Che impatto avrà il duello sulla libertà di Internet sulle relazioni fra Usa e Cina?
«Ci suggerisce che siamo all’inizio di un anno che si annuncia terribile nelle relazioni bilaterali».
Perché fa questa previsione?
«Guardiamo il calendario per capire che cosa ci aspetta. In febbraio gli Stati Uniti proporranno al Consiglio di Sicurezza delle Nazioni Unite le nuove sanzioni contro il programma nucleare dell’Iran e già sappiamo che la Cina non le voterà. In marzo gli Stati Uniti vareranno un nuovo pacchetto di aiuti militari a Taiwan che a Pechino creerà forte irritazione, poi in aprile si terrà a Washington il summit tanto voluto da Barack Obama contro la proliferazione nucleare, al quale la Cina non parteciperà. Se a ciò aggiungiamo che fra i due Paesi esiste un ampio spettro di contenziosi commerciali irrisolti e che presto il presidente Obama potrebbe incontrare il Dalai Lama, leader dei tibetani in esilio, non è difficile comprendere come il nodo della libertà su Internet non è che la punta dell’iceberg che ci sta per piombare addosso».
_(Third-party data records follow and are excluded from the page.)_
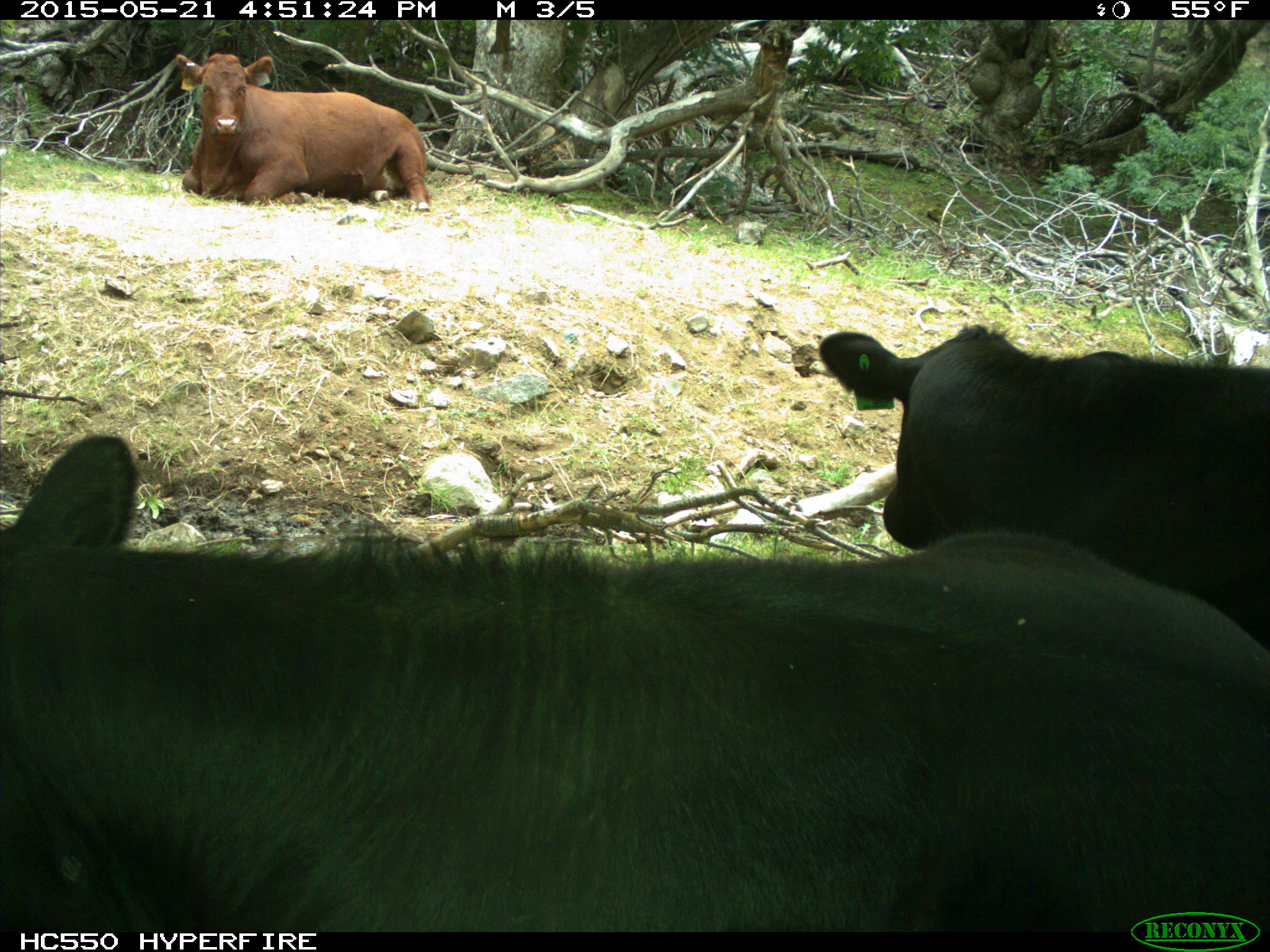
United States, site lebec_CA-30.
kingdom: Animalia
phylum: Chordata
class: Mammalia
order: Artiodactyla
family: Bovidae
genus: Bos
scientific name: Bos taurus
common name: domestic cow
Bos taurus (domestic cow).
Ciò significa che l’intenzione degli Stati Uniti di avere nella Cina un partner strategico privilegiato a livello globale è a rischio?
«Al momento entrambe le capitali hanno questo interesse ma le differenze esistenti sono destinate a diventare più palesi. Anche perché Washington, come il discorso di Hillary dimostra, sembra aver deciso di accelerare, di parlare chiaro su alcuni temi».